Exercise brief
Can you reproduce the records from the line with "Which of the elements" to the line with "1067 inches", swapping "dry grass clump" for "dead grass clump" and changing nothing else? Leave the pictures out of your answer.

>>>>>

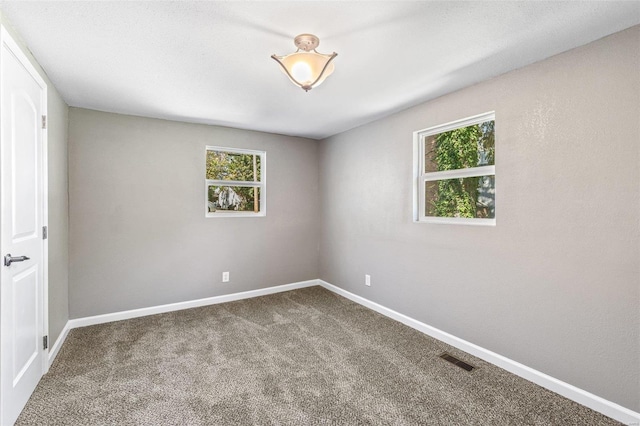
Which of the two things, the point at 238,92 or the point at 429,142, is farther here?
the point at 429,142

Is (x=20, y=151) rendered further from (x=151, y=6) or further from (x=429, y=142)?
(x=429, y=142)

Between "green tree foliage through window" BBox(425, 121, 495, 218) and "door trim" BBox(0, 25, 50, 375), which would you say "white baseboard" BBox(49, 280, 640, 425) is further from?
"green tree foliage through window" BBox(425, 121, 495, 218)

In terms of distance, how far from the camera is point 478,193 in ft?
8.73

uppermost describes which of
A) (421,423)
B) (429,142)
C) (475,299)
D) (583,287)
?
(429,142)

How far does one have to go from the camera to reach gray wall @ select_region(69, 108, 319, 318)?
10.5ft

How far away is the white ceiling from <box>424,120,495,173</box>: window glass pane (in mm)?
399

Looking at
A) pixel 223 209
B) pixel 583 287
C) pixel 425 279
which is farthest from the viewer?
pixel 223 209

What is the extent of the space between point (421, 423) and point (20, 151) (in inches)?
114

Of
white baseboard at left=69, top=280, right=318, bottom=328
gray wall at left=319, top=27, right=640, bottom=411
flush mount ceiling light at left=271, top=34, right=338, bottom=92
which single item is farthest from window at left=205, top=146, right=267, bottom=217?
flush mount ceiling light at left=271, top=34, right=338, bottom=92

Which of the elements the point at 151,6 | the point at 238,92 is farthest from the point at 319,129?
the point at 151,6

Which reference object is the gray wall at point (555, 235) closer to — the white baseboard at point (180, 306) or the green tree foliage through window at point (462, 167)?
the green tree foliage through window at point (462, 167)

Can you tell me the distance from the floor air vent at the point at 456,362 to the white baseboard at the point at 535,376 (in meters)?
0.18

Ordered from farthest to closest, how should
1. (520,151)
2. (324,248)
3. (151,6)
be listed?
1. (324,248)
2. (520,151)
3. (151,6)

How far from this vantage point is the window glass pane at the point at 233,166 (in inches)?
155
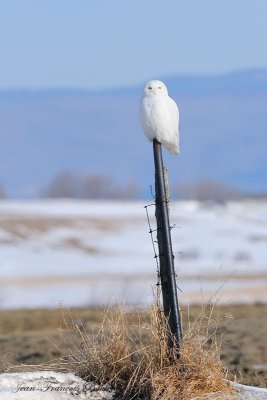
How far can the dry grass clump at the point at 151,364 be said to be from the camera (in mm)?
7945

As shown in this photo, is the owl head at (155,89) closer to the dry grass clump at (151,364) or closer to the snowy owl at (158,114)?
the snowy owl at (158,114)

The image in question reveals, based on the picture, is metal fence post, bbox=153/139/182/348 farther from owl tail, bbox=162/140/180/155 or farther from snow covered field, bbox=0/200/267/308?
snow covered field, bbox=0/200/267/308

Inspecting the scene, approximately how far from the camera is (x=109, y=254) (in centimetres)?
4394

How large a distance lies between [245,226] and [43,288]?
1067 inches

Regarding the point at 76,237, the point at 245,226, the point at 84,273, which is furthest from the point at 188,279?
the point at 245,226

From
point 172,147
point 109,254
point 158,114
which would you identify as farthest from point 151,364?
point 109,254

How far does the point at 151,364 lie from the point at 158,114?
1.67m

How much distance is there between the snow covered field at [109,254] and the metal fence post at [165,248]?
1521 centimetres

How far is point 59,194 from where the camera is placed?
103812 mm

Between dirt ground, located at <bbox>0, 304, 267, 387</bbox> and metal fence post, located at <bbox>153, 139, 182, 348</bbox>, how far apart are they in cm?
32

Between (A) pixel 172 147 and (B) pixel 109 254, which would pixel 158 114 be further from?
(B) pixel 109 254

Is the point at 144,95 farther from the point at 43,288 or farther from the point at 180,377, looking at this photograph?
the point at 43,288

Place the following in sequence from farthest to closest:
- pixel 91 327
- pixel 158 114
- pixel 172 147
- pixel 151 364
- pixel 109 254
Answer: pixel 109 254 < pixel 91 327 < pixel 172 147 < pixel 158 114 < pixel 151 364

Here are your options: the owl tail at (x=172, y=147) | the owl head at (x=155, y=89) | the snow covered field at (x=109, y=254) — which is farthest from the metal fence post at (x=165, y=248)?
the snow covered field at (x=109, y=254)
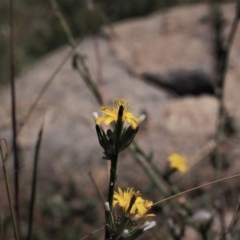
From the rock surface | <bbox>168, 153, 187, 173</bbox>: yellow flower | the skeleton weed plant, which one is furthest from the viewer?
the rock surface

<<<<<

Exercise answer
Which of the elements the point at 151,6 | the point at 238,92 is farthest from the point at 319,129?
the point at 151,6

Which reference object is the gray wall at point (555, 235) closer to — the white baseboard at point (180, 306) or the green tree foliage through window at point (462, 167)?
the green tree foliage through window at point (462, 167)

Can you tell me the distance from the floor air vent at the point at 456,362 to the white baseboard at the point at 535,376 (in meters)?
0.18

Ordered from farthest to closest, how should
1. (520,151)
2. (324,248)
3. (151,6)
be listed?
1. (324,248)
2. (520,151)
3. (151,6)

How far from this vantage point is the window glass pane at the point at 233,166 (in inches)?
155
How far can the dead grass clump at the point at 151,364 be said to be from the camera (in mm)?
7945

As shown in this photo, is the owl head at (155,89) closer to the dead grass clump at (151,364) or closer to the snowy owl at (158,114)?
the snowy owl at (158,114)

The image in question reveals, based on the picture, is metal fence post, bbox=153/139/182/348 farther from owl tail, bbox=162/140/180/155 or farther from snow covered field, bbox=0/200/267/308?
snow covered field, bbox=0/200/267/308

Inspecting the scene, approximately how far from the camera is (x=109, y=254) (in centimetres)?
4394

How large a distance lies between [245,226] and [43,288]?
1067 inches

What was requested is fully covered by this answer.